In a discussion with Aly on discord, the following bit of code came up and compiled:
class A[C^](c1: C)
I find it very hard to understand what this code means - in fact, it feels like this shouldn’t compile, because we’re using a capset variable in place of a concrete type.
Can anyone explain how to understand what type c1 is?
I must admit I have no real understanding of capture sets, but in Scala a “decoration” on a type without the type usually means that Any is being decorated
For example {val x: Int} =:= Any{val x: Int}
So you’re saying this might mean:
class A[C^](c1: Any^{C})
Or did I misunderstand?
Yes I think so, but it does seem weird upon closer inspection
The C^ in unbound type param position I guess means that you require c1 to be a capability. Reading from the doc pages here
“The type of a capability must be a capturing type with a non-empty capture set”
So:
The first expression does not compile because c1 does not have a non-empty capture set. The second expresion compiles becasue it is of the “fallback” type CapSet
The type of a capability must be a capturing type with a non-empty capture set
This is where the vocabulary gets a little confusing (for me), by the way - C is not a capability in the sense of inputs to context functions, and I get confused about which kind of capability we’re talking about - the ones from capture sets, or the ones for actual capabilities?

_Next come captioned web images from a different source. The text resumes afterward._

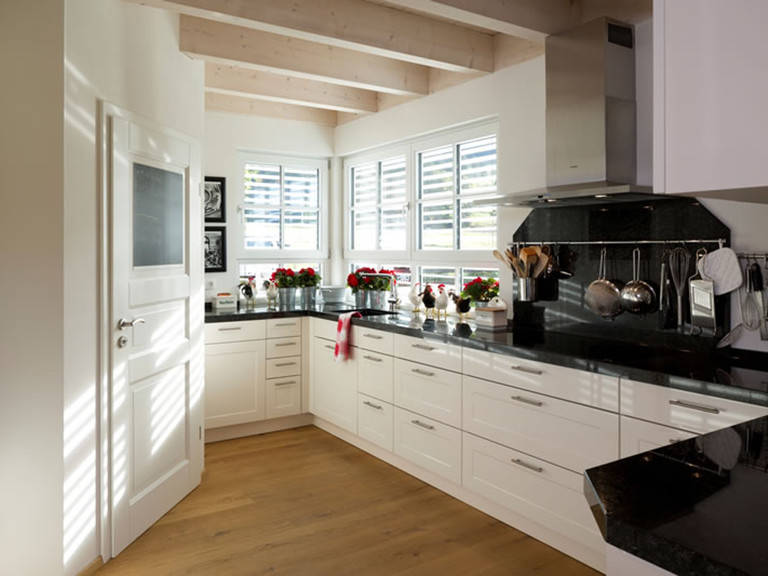 Küche Zeh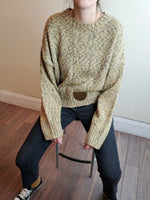 SPECKLED SWEATER 3035
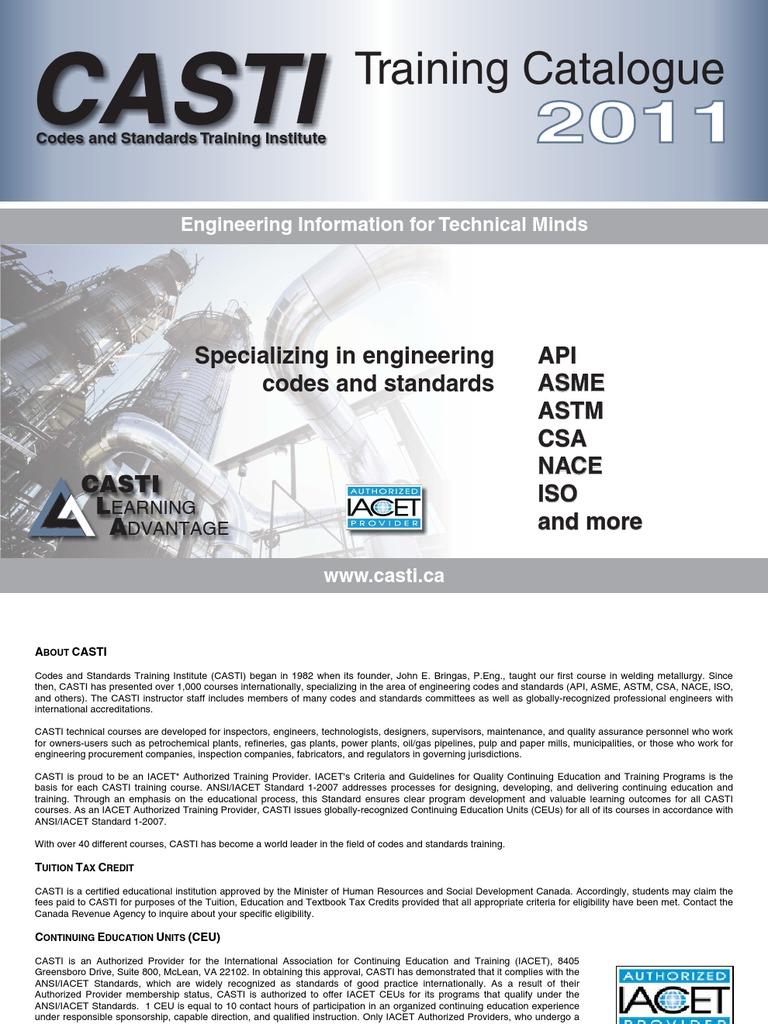 Course Brochure | Welding | Pipe (Fluid Conveyance)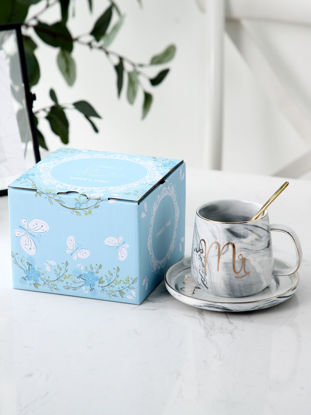 Picture of 3Pcs Cup Saucer Set Color Block Modern Simple Ceramic Cup Set - Size: One Size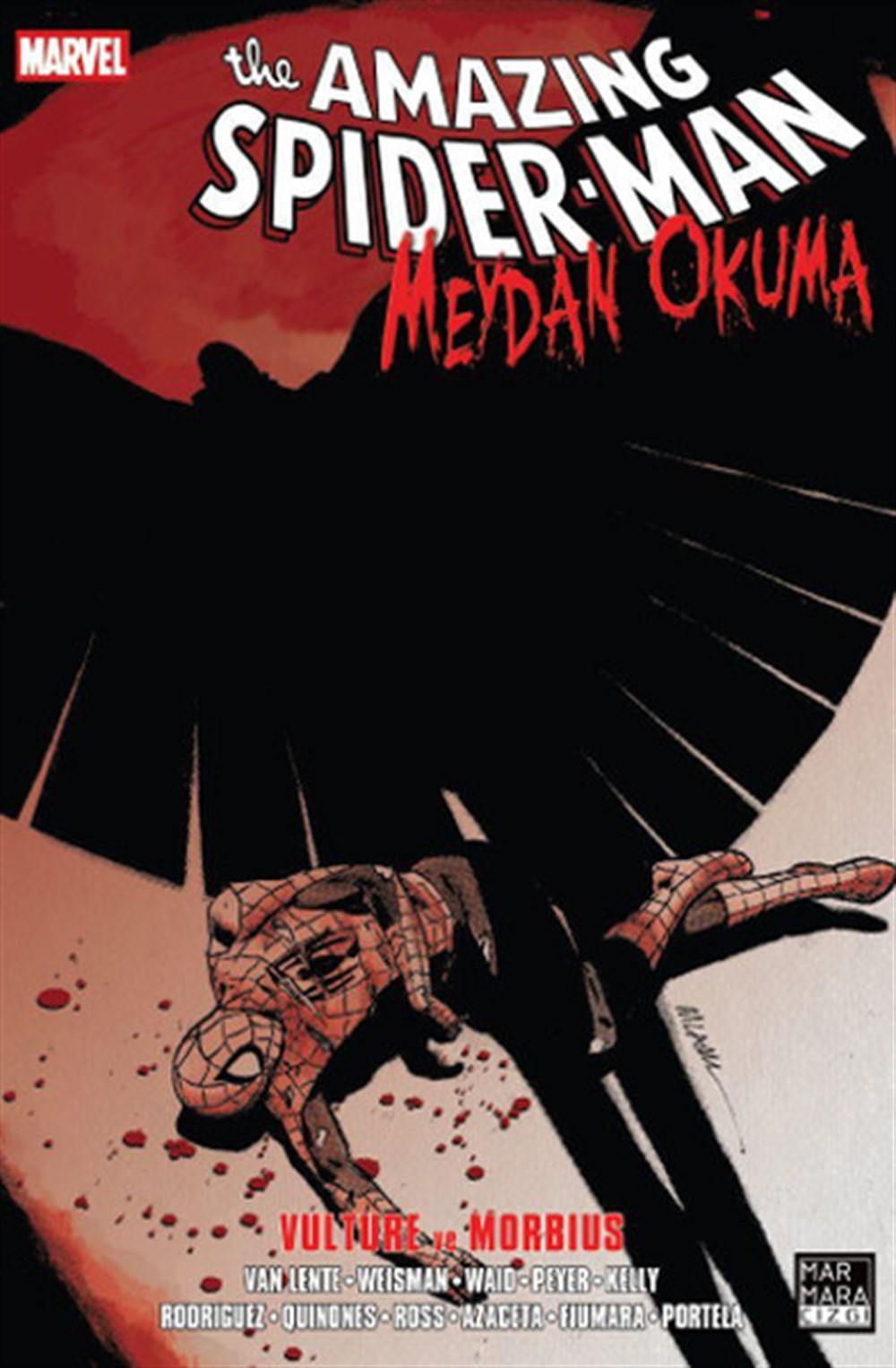 The Amazing Spider-Man Cilt 16: Meydan Okuma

This has led to people asking me surely A^{Rand} is the same as Rand ?-> A…
But to your answer: so C^ here is basically C <: CapSet. This I had gathered through @Aly 's experiences (and the fact that it’s stated explicitly in the doc once I figured out how to read it). But I would, perhaps naively, expect [C^] to mean that C only appears as a capture set, and to fail to compile if it’s used as a type, and [C <: CapSet] to express the subtyping constraint. Simply for clarity for users.
So, in my head:
class A[C^](c: C) // does NOT compile
class A[C <: CapSet](c: Foo^C) // does NOT compile
class A[C <: CapSet](c: C) // does compile
class A[C^](c: Foo^C) // does compile
I’m not trying to imply that it’s how it should be, merely how it was in my mental model and how I end up getting confused, again.
I guess you may be confusing the type and term level. A capture set contains terms that must be capabilties (so the are of a type that is a sub-type of CapSet). So C is not a capabilty (it is a type with a non-empty capture set), but the term c1 must be a capability as you said it is of type C^.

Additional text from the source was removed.